▶ [Requirements]: Return, word for word, the stretch of the breakup forum post from "Then we met" through "do too bad.".

▶ [Page extract]:
*****
I don't think i begged and pleaded. Well not that much. When being dumped out of the blue, i did the whole but we can work on things, 7 years and you don't even want to try.

 

Then we met one last time and i said "only contact me if you want a second chance." he said "no that won't happen it's over" crying more crying...

 

That was the extent of my begging. Looking back it looks pathetic. but i think i didn't do too bad.

 

What was your begging story? How much? What did the ex say?

Posted

I feel so low when I think about my break-up and the amount of begging I did. I did it multiple times, in fact, because my ex threatened to break up with me multiple times. I think he was bluffing both times, though, and was using it to blackmail me because he knew I was attached to him and wouldn't wanna lose him.
*****
▶ [Given entries]:
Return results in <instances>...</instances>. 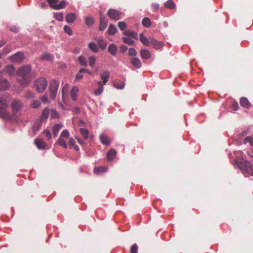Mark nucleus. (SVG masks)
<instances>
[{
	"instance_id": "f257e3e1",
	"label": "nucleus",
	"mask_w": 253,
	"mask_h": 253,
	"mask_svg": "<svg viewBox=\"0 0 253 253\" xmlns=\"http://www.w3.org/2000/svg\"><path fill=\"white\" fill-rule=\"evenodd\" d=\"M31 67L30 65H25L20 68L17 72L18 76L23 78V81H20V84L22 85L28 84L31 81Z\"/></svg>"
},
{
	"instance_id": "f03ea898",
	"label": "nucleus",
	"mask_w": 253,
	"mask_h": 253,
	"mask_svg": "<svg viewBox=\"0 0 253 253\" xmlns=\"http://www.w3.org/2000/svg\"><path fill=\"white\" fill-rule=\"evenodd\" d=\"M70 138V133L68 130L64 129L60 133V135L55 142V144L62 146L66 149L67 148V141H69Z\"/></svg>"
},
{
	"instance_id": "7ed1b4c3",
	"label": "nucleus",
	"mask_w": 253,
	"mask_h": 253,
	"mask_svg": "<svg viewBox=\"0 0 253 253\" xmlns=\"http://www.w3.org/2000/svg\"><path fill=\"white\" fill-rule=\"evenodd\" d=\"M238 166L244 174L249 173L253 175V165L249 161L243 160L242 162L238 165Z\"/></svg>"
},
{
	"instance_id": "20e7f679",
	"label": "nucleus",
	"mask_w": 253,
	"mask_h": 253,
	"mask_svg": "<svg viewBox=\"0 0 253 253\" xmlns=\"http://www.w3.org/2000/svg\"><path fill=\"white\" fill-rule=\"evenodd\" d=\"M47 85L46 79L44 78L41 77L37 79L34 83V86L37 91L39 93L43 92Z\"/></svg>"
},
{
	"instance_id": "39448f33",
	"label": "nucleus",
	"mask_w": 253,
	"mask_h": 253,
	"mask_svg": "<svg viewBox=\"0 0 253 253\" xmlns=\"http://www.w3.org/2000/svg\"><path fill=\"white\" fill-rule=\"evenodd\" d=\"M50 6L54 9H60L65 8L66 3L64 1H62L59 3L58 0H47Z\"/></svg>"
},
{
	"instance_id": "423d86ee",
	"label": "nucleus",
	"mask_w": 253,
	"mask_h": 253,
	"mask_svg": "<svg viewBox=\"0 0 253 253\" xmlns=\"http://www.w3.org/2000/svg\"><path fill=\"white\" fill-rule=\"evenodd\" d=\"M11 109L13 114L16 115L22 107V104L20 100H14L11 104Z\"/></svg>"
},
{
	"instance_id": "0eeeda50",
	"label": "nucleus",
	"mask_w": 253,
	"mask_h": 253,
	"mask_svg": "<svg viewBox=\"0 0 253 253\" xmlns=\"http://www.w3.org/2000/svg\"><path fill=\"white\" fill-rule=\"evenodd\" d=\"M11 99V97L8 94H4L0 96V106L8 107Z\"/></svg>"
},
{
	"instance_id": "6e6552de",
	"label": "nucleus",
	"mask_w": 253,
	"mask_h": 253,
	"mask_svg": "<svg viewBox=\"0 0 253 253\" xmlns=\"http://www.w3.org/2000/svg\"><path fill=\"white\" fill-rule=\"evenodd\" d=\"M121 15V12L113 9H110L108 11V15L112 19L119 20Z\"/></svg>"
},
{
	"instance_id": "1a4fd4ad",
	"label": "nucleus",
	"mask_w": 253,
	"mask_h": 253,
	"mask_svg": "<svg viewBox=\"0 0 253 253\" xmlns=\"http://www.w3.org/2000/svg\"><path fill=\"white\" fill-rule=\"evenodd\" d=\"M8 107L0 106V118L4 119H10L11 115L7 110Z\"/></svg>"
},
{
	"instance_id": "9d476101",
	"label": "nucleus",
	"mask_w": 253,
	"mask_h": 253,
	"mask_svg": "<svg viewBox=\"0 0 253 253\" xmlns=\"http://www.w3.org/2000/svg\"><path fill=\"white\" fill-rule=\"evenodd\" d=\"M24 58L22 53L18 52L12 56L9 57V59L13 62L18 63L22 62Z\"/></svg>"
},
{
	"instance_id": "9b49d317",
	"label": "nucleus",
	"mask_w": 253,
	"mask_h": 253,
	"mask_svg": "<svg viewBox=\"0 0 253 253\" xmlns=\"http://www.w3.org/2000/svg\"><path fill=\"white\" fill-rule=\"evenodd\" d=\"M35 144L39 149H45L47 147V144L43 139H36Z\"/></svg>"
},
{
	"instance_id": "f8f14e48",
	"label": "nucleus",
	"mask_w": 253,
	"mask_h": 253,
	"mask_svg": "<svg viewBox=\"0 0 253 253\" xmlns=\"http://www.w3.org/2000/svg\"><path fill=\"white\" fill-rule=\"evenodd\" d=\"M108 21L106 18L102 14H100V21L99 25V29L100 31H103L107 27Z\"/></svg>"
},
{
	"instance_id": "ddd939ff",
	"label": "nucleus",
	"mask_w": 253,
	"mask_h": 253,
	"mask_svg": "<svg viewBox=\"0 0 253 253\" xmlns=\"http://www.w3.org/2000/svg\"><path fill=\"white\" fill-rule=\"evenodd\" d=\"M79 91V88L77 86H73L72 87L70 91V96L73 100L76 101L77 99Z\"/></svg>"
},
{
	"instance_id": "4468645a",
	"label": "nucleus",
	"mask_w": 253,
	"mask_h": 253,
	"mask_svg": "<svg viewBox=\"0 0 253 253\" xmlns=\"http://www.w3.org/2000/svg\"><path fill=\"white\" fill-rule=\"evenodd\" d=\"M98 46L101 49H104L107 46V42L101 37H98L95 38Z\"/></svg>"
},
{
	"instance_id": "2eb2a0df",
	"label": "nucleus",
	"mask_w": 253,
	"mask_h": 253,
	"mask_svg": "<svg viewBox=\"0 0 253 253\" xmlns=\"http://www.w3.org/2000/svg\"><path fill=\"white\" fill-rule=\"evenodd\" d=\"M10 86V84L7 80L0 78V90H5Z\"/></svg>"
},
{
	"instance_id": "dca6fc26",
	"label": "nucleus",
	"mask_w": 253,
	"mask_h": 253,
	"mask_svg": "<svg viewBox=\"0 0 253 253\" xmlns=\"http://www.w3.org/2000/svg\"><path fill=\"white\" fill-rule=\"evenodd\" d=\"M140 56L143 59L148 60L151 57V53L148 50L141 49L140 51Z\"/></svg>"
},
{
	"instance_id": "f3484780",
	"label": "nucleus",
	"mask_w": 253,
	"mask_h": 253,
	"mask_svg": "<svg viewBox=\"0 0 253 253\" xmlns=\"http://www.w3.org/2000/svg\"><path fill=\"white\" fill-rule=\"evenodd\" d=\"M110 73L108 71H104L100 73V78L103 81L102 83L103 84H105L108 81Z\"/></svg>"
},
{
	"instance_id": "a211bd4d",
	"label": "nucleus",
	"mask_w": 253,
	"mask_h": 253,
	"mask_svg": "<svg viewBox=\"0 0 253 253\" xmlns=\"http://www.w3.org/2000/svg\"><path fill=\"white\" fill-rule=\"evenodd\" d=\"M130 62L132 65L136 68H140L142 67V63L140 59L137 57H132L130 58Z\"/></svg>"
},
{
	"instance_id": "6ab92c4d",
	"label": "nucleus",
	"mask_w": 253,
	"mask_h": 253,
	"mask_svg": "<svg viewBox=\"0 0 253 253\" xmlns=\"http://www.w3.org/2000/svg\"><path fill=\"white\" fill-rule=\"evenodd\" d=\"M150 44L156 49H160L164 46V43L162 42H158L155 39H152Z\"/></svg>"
*****
▶ [Result for this task]:
Then we met one last time and i said "only contact me if you want a second chance." he said "no that won't happen it's over" crying more crying...

 

That was the extent of my begging. Looking back it looks pathetic. but i think i didn't do too bad.